Dear Henrik,
Thank you very much for your time and for your answers, they have been
extremely useful.
We are looking at different possibilities for the comparison between
NGS and the exon array, also at the gene and exon-levels as you
propose, so we would like to have as many options as possible.
Regarding the cross-hybridazation and the GC content, I know there are
models for differential splicing that work on probe intensities rather
than on exon intensities - the ANOSVA model, for example - so maybe I
can find something useful there.
Once again, thanks a lot.
Best regards,
María
On Jul 12, 2:38 am, Henrik Bengtsson <henrik.bengts...@aroma-
project.org> wrote:
> Hi.
>
> On Sun, Jul 10, 2011 at 11:05 PM, Maria Rodrigo-Domingo
>
>
>
>
>
>
>
>
>
> <mrod...@gmail.com> wrote:
> > Hi Henrik,
>
> > Thanks a lot for your reply.
>
> > I am aware that probes/cells are not annotated just like probesets or
> > transcript clusters, so I just didn't explain my problem properly. I
> > have already done the analysis at the exon and transcript level using
> > your ExonRmaPlm() with mergeGroups=TRUE or FALSE for each case so that
> > part of the analysis, the one most people are interested in, is fine.
>
> > I am interested in mapping intensities to sequences of nucleotides: I
> > have downloaded Affymetrix's library files and in one of them one can
> > find the target sequence corresponding to each "probe identity/index"

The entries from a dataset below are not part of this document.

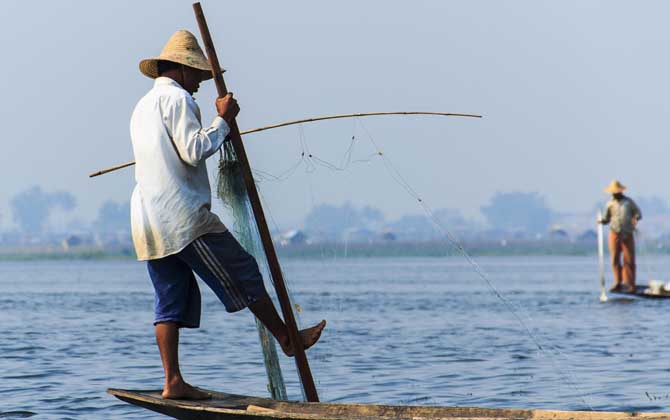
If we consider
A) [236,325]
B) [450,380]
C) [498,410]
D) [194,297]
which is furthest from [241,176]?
[236,325]

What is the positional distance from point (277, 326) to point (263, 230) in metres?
0.51

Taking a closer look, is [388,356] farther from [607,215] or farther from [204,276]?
[607,215]

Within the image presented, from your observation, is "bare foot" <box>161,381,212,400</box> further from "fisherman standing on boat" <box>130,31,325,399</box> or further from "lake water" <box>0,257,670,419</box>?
"lake water" <box>0,257,670,419</box>

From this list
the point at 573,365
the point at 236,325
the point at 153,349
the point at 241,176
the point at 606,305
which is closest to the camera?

> > - from 1 to 6.5 million - that can be uniquely obtained using the
> > (x,y) coordinates of the probe on the cdf file.
>
> I'm not 100% sure I know what your asking for, but maybe the following
> helps. When doing:
>
> Y <- extractMatrix(csN, cells=cells, field=c("intensities", "stdvs",
> "pixels"), drop=FALSE, verbose=verbose);
>
> the returned Y is a JxI matrix, where J is the number of cells
> requested (==length(cells)) and I is the number of arrays
> (==nbrOfArrays(csN)). Argument 'cells' is an index vector specifying
> the cells for which the intensities should be retrieved. If NULL,
> it's the same as cells <- 1:nbrOfArrays(csN). You can specify any
> subset or order you'd like - the rows of Y will be ordered
> accordingly.
>
> So, with the above you will know the cell index for each row in Y.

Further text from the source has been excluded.